“Right after I graduated, I interned with the Arms Control Association. It was terrific.”
Members Discuss Open Skies Treaty After Russia Withdraws
September 2021
By Kingston Reif and Shannon Bugos
The remaining members of the 1992 Open Skies Treaty are moving forward with determining how the treaty will function after Russia withdraws in December 2021, a year after the United States also pulled out.
Canada and Hungary, the treaty depositaries, convened the states-parties for a videoconference on July 20 to discuss Russia’s announcement in June that it will withdraw from the accord Dec. 18. (See ACT, July/August 2021.) The conference brought together 183 representatives from the 33 states-parties, according to a statement by the Organization for Security and Co-operation in Europe (OSCE).
The representatives discussed “the overall impact on operational functionality of the Treaty, the impact on the allocation of observation quotas and on financial arrangements within the Treaty, and other potential effects on the Treaty,” the OSCE statement said. “The discussion was extensive with 28 States Parties to the Treaty offering a broad range of views on several key topics pertaining to the effect of the decision by the Russian Federation to withdraw from the Treaty,” the statement added.
Russian Deputy Foreign Minister Sergei Ryabkov said in his address to the conference that the U.S. withdrawal in 2020 destroyed “the balance of interests, rights, and obligations of the participants” in the treaty. He reiterated that the states-parties’ refusal to provide written guarantees that they will neither share data collected under the treaty with the United States nor prohibit overflights of U.S. bases in Europe informed Moscow’s decision to leave the accord. (See ACT, December 2020.)
Ryabkov also rejected the call made by NATO in its June communiqué for Russia to return to full compliance with the treaty and emphasized that Moscow will not change course. “The train has left,” he said during his closing remarks. “If you were really interested in Russia remaining in the [Open Skies Treaty], you would have acted differently.”
The deputy foreign minister concluded with a warning that if the treaty “is further terminated, the entire blame for such an outcome will also fall on the United States and its allies.”
Other states-parties at the conference, such as France and the United Kingdom, expressed their disappointment with Russia’s withdrawal decision and their intention to remain fully committed to the treaty. Susanne Baumann, German commissioner for disarmament and arms control, said that Russia’s withdrawal places “significant strain” on the treaty and that “a new approach to conventional arms control is much needed.”

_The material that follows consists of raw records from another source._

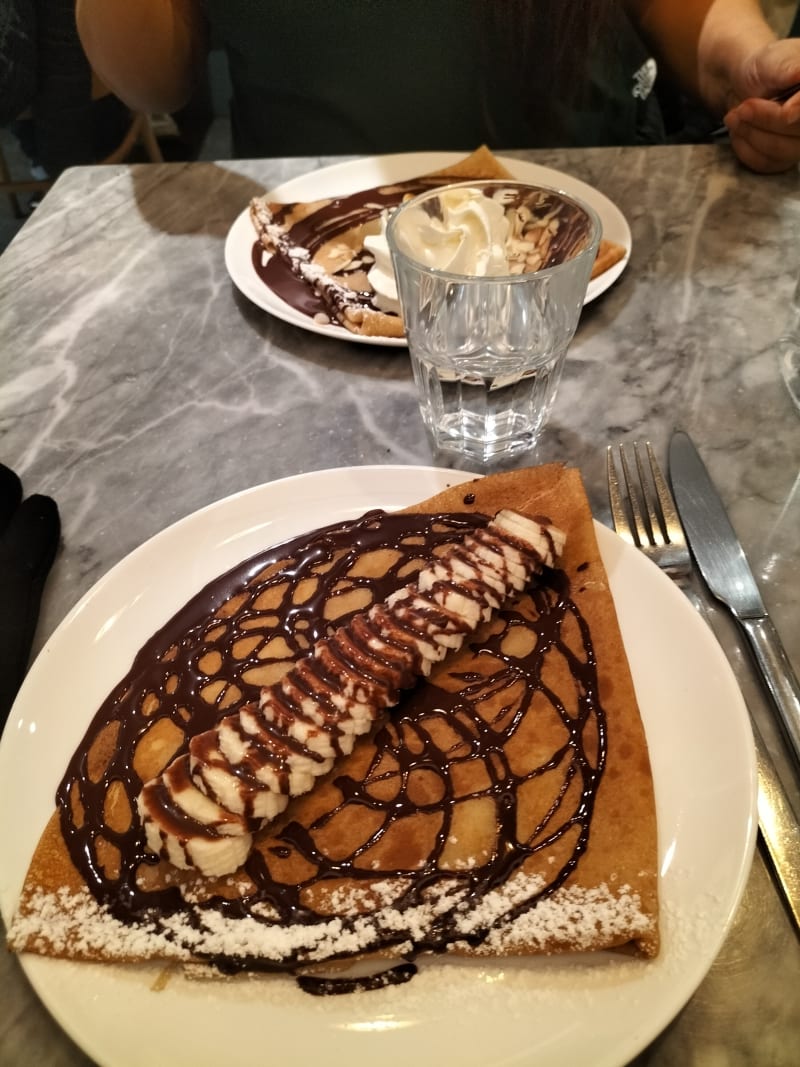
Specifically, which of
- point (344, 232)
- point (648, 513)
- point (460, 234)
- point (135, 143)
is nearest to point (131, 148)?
A: point (135, 143)

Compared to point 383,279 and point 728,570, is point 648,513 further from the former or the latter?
point 383,279

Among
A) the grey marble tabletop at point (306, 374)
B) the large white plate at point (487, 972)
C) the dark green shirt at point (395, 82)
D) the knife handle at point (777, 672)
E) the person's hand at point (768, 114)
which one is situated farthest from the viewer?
the dark green shirt at point (395, 82)

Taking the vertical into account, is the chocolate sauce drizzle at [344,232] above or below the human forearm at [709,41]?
below

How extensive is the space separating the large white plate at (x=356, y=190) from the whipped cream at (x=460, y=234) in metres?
0.18

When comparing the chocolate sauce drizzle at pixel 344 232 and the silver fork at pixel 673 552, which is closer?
the silver fork at pixel 673 552

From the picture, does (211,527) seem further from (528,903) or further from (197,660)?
(528,903)

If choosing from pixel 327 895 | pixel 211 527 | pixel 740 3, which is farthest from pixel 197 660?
pixel 740 3

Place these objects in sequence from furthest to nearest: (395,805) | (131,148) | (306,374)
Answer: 1. (131,148)
2. (306,374)
3. (395,805)

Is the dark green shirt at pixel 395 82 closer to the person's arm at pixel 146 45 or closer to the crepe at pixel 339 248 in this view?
the person's arm at pixel 146 45

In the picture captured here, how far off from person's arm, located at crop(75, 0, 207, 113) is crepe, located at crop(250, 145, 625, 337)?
665 mm

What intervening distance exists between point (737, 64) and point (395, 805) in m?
2.07

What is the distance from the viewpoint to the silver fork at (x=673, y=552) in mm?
758

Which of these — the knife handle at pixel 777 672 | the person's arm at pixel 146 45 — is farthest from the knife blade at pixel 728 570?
the person's arm at pixel 146 45

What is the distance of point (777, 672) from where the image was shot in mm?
911
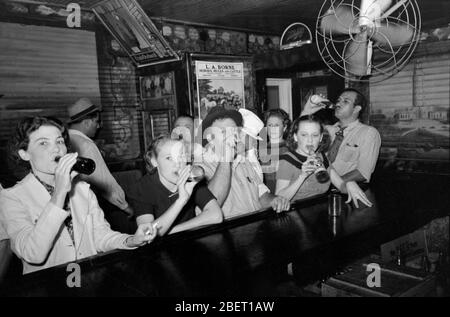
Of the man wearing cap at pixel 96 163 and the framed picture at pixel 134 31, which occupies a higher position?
the framed picture at pixel 134 31

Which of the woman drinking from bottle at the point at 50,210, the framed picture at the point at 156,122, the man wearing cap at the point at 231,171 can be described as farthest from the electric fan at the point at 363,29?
the woman drinking from bottle at the point at 50,210

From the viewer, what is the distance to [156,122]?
4.88m

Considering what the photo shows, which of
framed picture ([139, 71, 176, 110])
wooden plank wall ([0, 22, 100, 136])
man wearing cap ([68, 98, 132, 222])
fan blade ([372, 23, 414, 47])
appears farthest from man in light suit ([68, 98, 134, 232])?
fan blade ([372, 23, 414, 47])

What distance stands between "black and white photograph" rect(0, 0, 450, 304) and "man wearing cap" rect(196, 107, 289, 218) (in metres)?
0.01

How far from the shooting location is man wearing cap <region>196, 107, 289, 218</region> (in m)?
2.29

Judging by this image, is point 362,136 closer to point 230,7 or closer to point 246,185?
point 246,185

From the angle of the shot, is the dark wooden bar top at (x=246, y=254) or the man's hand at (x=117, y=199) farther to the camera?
the man's hand at (x=117, y=199)

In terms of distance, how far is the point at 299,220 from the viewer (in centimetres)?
203

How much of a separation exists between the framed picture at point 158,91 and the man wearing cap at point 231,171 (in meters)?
2.23

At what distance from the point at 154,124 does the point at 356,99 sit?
8.48ft

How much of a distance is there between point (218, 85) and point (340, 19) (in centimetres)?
174

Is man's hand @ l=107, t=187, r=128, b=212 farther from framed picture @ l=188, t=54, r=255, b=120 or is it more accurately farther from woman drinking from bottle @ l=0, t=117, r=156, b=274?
woman drinking from bottle @ l=0, t=117, r=156, b=274

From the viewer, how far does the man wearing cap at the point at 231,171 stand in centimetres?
229

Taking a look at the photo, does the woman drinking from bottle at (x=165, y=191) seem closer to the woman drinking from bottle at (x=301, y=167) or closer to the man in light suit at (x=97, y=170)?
the woman drinking from bottle at (x=301, y=167)
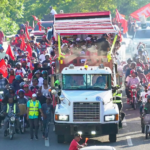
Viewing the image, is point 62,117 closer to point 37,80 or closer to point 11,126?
point 11,126

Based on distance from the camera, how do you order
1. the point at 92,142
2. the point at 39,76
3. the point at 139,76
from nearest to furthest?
1. the point at 92,142
2. the point at 39,76
3. the point at 139,76

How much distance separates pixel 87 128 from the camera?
56.4 ft

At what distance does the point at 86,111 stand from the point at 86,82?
1208 millimetres

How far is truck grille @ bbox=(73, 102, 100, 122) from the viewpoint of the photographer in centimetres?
1722

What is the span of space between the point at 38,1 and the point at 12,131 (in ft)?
109

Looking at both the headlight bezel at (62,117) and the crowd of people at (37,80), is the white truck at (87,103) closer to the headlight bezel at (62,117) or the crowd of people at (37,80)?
the headlight bezel at (62,117)

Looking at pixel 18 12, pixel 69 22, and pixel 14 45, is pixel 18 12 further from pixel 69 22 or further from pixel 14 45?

Katarina Kertysova, a policy fellow at the European Leadership Network, in a July article encouraged the remaining states-parties to keep the treaty alive because there is “ongoing value in overflying Ukraine, Georgia, and Bosnia and Herzegovina,” as well as in conducting extraordinary observation flights, as occurred in Ukraine in 2014. Kertysova also suggested possible ways in which the treaty could be reimagined and expanded, such as by verifying international arms control agreements and extending the geographical scope of the treaty outside of the Euro-Atlantic region.
Meanwhile, Alexander Graef, a researcher at the Institute for Peace, Research, and Security Policy in Hamburg, emphasized on July 20 that “[n]o amount of national technical means can replace the value of [military-to-military] contacts” provided through the treaty’s implementation.
Entering into force in 2002, the Open Skies Treaty permits each state-party to conduct short-notice, unarmed observation flights over the others’ entire territories to collect data on military forces and activities. The Biden administration informed Moscow in May that it would not seek to rejoin the accord after the Trump administration withdrew Washington from the treaty in November 2020. (See ACT, June 2021.)